■ Work instructions:
Don't include pictures. Quote the lines below from the first through the line that contains "width=0px height=0px id=img1".

■ Material supplied:
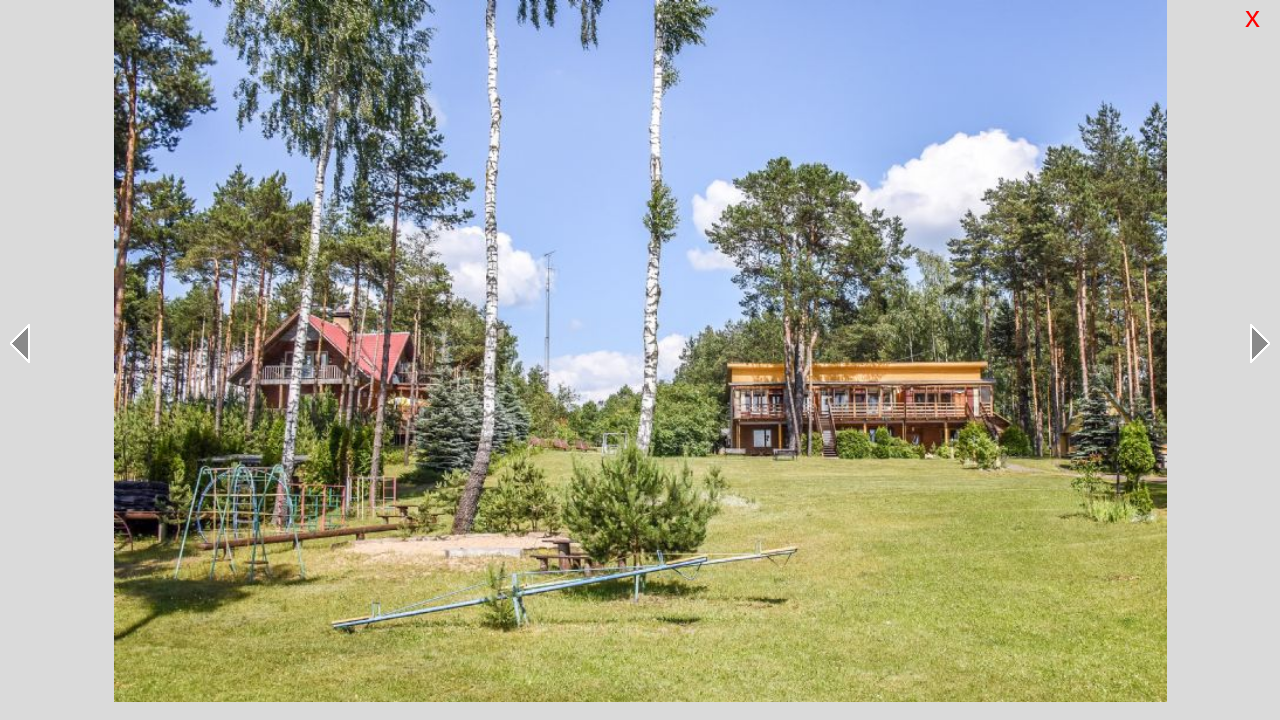

--- FILE ---
content_type: text/html
request_url: http://www.campingpapartis.lt/showimage.asp?i=/foto/apie_mus/55.jpg
body_size: 1033
content:

<!DOCTYPE HTML>
<html>
<head>
<!--meta name="viewport" content="width=device-width, initial-scale=1, user-scalable=0"-->
<meta http-equiv="content-type" content="text/html; charset=UTF-8">
<title>PAPARTIS</title> 

</head>


<body onresize="setimg1();" onload="setimg1();" style="margin:0px;background-color:#dadada;" >


<div align="center">
<div style="position:fixed; top10px; right:10px; color:red;font-size:30px;cursor:pointer;font-family:arial;margin-right:10px;" 
		onclick="window.close()">x</div>
		
		
<img style="visibility:hidden;" width=0px height=0px id=img1  src="/foto/apie_mus/55.jpg">

<div id=loading1 style="position:fixed; top:100px; left:0px; width:100%;  text-align:center;">
<img  src="https://upload.wikimedia.org/wikipedia/commons/b/b1/Loading_icon.gif">
</div>

<div style="position:fixed; top:45%; left:10px; ">
			<a href="showimage.asp?i=/foto/apie_mus/54.jpg"><img src="/img/arr1.gif"></a>
</div>
<div style="position:fixed; top:45%; right:10px; ">
			<a href="showimage.asp?i=/foto/apie_mus/56.jpg"><img src="/img/arr2.gif"></a>
</div>
</div>

<script>
function getw1() {
	if (window.innerWidth) //if browser supports window.innerWidth
		return(window.innerWidth-18);
	else if (document.all) //else if browser supports document.all (IE 4+)
		return(document.body.clientWidth);
}
function geth1() {
	if (window.innerHeight) //if browser supports window.innerWidth
		return(window.innerHeight-18);
	else if (document.all) //else if browser supports document.all (IE 4+)
		return(document.body.clientHeight);
}
function setimg1() {
	var kk;
	var ww = getw1();
	var hh = geth1();
	kk = ww / 900;
	hhh = kk * 600;
	kk=hh/hhh;ww=ww*kk;hhh=hhh*kk;
	img1.height = hhh;
	img1.width = ww;
	loading1.style.visibility='hidden';
	img1.style.visibility='visible';
}

</script>

</body>
</html>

■ Response box:
--- FILE ---
content_type: text/html
request_url: http://www.campingpapartis.lt/showimage.asp?i=/foto/apie_mus/55.jpg
body_size: 1033
content:

<!DOCTYPE HTML>
<html>
<head>
<!--meta name="viewport" content="width=device-width, initial-scale=1, user-scalable=0"-->
<meta http-equiv="content-type" content="text/html; charset=UTF-8">
<title>PAPARTIS</title> 

</head>


<body onresize="setimg1();" onload="setimg1();" style="margin:0px;background-color:#dadada;" >


<div align="center">
<div style="position:fixed; top10px; right:10px; color:red;font-size:30px;cursor:pointer;font-family:arial;margin-right:10px;" 
		onclick="window.close()">x</div>
		
		
<img style="visibility:hidden;" width=0px height=0px id=img1  src="/foto/apie_mus/55.jpg">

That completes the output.